J’essaie de tenir un petit journal que j’amène chaque mercredi pour écrire mes impressions personnelles. A la fin d’un squat, j’exprime par l’écriture ma peine et ma frustration de ne plus voir certains enfants.
Durant l’exposition aux JMF, Emilienne a laissé un classeur à disposition des participants comportant certaines anecdotes qu’elle souhaitait partager.
Quel est le but de l’exposition ?
Je ne pense pas que l’exposition puisse choquer mais j’espère qu’elle peut faire prendre conscience de cette réalité.
Le but de mes interventions n’est pas de donner une explication historique ou politique mais simplement de sensibiliser le public en parlant que de la vie, de mes expériences personnelles.
En regardant attentivement les peintures d’Emilienne, on remarque toute une symbolique très subtile.
Les policers apparaissent comme des marionnettes, ce ne sont pas eux qui tirent les ficelles. Les policiers balaient et nettoient ( elle fait allusion à la citation “Nettoyer la France au Karcher” ) devant les enfants qui les regardent s’agiter.
Les poules préfèrent partir avec les Roms plutôt que de rester.
Cette subtilité permet de faire passer le message de manière moins violente.
Où vos expositions apparaissent-elles ?
Les écoles m’appellent pour me demander de faire une intervention.
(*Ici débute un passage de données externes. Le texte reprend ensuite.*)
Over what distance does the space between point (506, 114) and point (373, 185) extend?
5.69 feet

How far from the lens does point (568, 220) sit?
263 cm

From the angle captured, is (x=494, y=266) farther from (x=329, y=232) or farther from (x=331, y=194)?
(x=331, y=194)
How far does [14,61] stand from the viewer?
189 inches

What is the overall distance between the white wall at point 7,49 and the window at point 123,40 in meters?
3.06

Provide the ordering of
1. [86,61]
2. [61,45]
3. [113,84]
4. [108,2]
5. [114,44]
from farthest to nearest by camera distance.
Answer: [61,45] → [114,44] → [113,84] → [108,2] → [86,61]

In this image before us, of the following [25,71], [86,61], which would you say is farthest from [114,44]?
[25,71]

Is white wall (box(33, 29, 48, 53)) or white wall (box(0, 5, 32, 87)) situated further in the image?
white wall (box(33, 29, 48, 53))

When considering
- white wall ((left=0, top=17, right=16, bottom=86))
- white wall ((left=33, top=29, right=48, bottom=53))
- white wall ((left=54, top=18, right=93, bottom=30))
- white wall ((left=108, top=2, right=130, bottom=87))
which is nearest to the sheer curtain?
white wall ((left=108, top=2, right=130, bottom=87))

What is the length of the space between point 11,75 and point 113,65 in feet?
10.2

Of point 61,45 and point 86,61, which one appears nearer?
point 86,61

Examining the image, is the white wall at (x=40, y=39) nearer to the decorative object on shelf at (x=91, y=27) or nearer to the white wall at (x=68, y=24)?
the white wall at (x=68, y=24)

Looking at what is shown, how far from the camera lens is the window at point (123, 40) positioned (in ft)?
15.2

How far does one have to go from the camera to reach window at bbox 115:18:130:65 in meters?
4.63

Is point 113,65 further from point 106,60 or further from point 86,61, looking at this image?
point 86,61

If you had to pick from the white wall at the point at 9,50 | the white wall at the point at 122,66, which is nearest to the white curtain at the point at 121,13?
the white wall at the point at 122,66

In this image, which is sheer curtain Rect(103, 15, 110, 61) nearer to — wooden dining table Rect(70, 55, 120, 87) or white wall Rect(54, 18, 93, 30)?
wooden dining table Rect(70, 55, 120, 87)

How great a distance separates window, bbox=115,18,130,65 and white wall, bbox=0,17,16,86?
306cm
Je discute alors avec les enfants à partir des tableaux pour leur raconter que certains enfants vivent différemment d’eux.
J’expose dans les salons de peinture, c’est un milieu où il y a beaucoup de bouche à oreille.
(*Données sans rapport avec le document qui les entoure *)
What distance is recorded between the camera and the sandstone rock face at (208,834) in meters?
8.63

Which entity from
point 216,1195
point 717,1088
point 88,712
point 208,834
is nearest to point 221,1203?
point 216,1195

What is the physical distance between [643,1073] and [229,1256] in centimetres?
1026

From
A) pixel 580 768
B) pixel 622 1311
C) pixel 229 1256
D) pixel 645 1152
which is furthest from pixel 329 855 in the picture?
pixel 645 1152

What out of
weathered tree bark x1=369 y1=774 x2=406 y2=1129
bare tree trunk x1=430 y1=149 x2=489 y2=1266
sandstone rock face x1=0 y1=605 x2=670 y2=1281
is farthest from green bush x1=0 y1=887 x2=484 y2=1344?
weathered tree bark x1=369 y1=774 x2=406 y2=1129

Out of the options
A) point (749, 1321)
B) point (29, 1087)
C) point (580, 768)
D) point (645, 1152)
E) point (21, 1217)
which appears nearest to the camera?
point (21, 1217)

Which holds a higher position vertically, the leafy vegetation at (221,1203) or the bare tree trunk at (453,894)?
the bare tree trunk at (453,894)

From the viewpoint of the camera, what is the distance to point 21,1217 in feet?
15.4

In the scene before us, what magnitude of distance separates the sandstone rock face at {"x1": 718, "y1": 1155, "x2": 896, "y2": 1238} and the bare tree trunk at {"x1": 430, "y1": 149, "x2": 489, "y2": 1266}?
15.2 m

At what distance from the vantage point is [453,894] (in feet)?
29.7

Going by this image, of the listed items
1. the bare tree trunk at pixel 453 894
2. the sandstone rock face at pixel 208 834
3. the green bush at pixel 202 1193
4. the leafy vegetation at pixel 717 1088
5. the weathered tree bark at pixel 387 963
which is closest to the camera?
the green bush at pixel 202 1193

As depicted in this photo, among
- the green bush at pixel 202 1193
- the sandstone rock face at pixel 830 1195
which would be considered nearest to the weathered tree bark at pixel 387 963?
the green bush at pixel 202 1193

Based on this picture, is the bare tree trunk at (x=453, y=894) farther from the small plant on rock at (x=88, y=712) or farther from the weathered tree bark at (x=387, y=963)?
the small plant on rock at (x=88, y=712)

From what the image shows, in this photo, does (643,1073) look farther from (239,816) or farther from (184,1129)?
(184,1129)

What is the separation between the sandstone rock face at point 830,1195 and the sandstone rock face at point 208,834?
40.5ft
J’expose dans les centres sociaux, dans les MJC. Il y a une exposition prévue à coté de Dijon dans une MJC où il y aura une semaine d’informations pour le public sur la population Rom.
Puis j’expose pour MdM aussi !
Quels sont vos projets futurs ?
Continuer à être dans l’association et animer les ateliers de peinture. Et continuer à peindre, bien évidemment !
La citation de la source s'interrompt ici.